Betapa terkejutnya pemimpin pasukan Belanda Letnan De Brauw dan sersan De Vries, ketika dari benteng itu meneriaki namanya De Brauw dan De Vries. Dan terkejutnya lebih besar lagi ketika ia menaiki Bukit Madang untuk menyerbu benteng itu , ia hanya diikuti oleh anggota2 pasukannya yang berbangsa Eropa, sedang anak buahnya Inlander (suku Bumiputera) membangkang tidak ikut serta. Letnan De Brauw kena tembak dipahanya dan 9 orang tentara Belanda bangsa Eropa lainnya jatuh bergelimpangan. Walaupun bala bantuan dari Amawang datang lagi bertambah, tetapi mereka tidak berani lagi melakukan penyerbuan menaiki gunung itu lagi pada hari itu.


Setelah pertempuran pada tanggal 3 dan 4 September itu, Belanda tidak berani lagi mendaki Gunung Madang. Kapten Koch menunggu datangnya bala bantuan dari Banjarmasin dan Amuntai. Barulah setelah terkumpul beberapa ratus tentaranya, mereka datang lagi pada tgl 13 September 1860 menyerbu Gunung Madang. Tentaranya yg beratus2 orang banyaknya itu membawa pula meriam dan mortir. Penembakan dengan meriam dan mortir dilakukan dari jarak 60 meter. Penyerangan kali ini dibawah pimpinan Kapten Koch dan ia memerintahkan menyerbu dari Utara dan Selatan. Penyerbuan ini mendapat perlawanan yang hebat dari anak buah Antaluddin dan bekas tentara Belanda suku Bugis, dan setelah roda meriamnya juga hancur, maka kapten koch memerintahkan tentaranya mundur dan kemudian kembali ke Amawang dan ini adalah kali ketiganya kegagalan dari pihak Belanda menggempur benteng Madang.



Kegagalan penyerbuan ini membesarkan semangat perlawanan dari pihak Rakyat Banjar. Namun pihak Hidayat mengetahui benar, bahwa pihak Belanda tentu akan melakukan lagi serangan besar2an terhadap benteng Gunung Madang ini. Maka oleh sebab itu dilakukan pula persiapan2 strategis untuk menghadapi serangan itu.
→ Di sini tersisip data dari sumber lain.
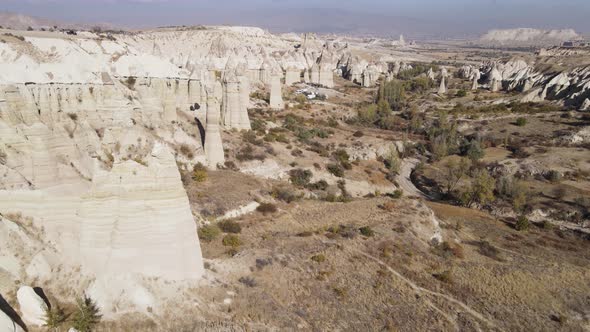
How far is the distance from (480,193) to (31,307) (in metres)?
34.6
Berita kegagalan2 penggempuran berulang2 itu telah sampai di Banjarmasin. Mayor Verspyck dengan segera mengirimkan tambahan pasukan infanteri dari batalyon 13 dibawah pimpinan Mayor Schuak. Mendengar tentara Belanda yang berbangsa Indoesia ingkar untuk bertempur, maka hal ini menimbulkan murkanya, dan mereka itu diajukan kedepan pengadilan perang. Demikianlah anggota tentara dibawah Schuak itu hampir seluruhnya terdiri dari orang Eropa. Memang pada ketika itu telah lebih dari 1000 orang diturunkan bertempur didaerah Banjar, diantaranya 91 orang opsir. Pasukan Schuak dikirim dari Banjarmasin menuju Gunung Madang via Amawang datang dengan kapal.

Demikianlah pada tanggal 18 September 1860, untuk keempat kalinya, kelihatan lagi datang pasukan tentara Belanda.Pemimpin tentara Belanda di Amawang Kapten Koch ikut didalam penyerangan di benteng Gunung Madang pada hari itu yang ternyata hari nahasnya. Demang Leman dan Antaluddin dengan gagah berani memimpin pertahanan Gunung Madang. Belanda membawa sebuah houwitser, sebuah meriam berat dan mortir. Belanda menyerang dari jarak 120 meter dengan memuntahkan peluru2 meriam. Tentaranya 50 orang diperintahkan menyerbu dari sebelah kanan dan sekian itu pula dari kiri. Dari depan dan belakang meriam telah siap 100 orang untuk bertempur berhadap2an, dan selain dari pada itu tersedia lagi tentara cadangan. Menjelang jam 11 siang, anak buah Demang Leman, dengan gigih mulai membidik tentara2 Belanda yang datang itu. 

Letnan Verspyck yang berani mencoba mendekati benteng itu dengan anak buahnya dari sebelah kanan, terguling kena tembak oleh anak buah Temenggung Antaluddin. Setelah pasukan dari samping gagal, dan terpaksa kembali keinduk pasukannya, kapten Koch memerintahkan memajukan barisan meriamnya. Dengan jitu sebuah peluru dari benteng yang ditembakkan Suku Bugis yang ada dibenteng itu mengenai penembak meriam itu, dan ia jatuh tersungkur. Kapten Koch memerintahkan barisan artileri menembaki benteng itu dan ia sendiri menampilkan diri untuk menyaksikan hasil penembakan meriam terhadap benteng itu. Dan pada kesempatan ini pulalah melayang sebuah peluru dari benteng itu yang menembus dada Kapten Koch, pemimpin bala tentara Belanda didaerah Amandit, dan ia tewas pada ketika itu juga. Kedengaran pada ketika itu sorak-sorai dari dalam benteng.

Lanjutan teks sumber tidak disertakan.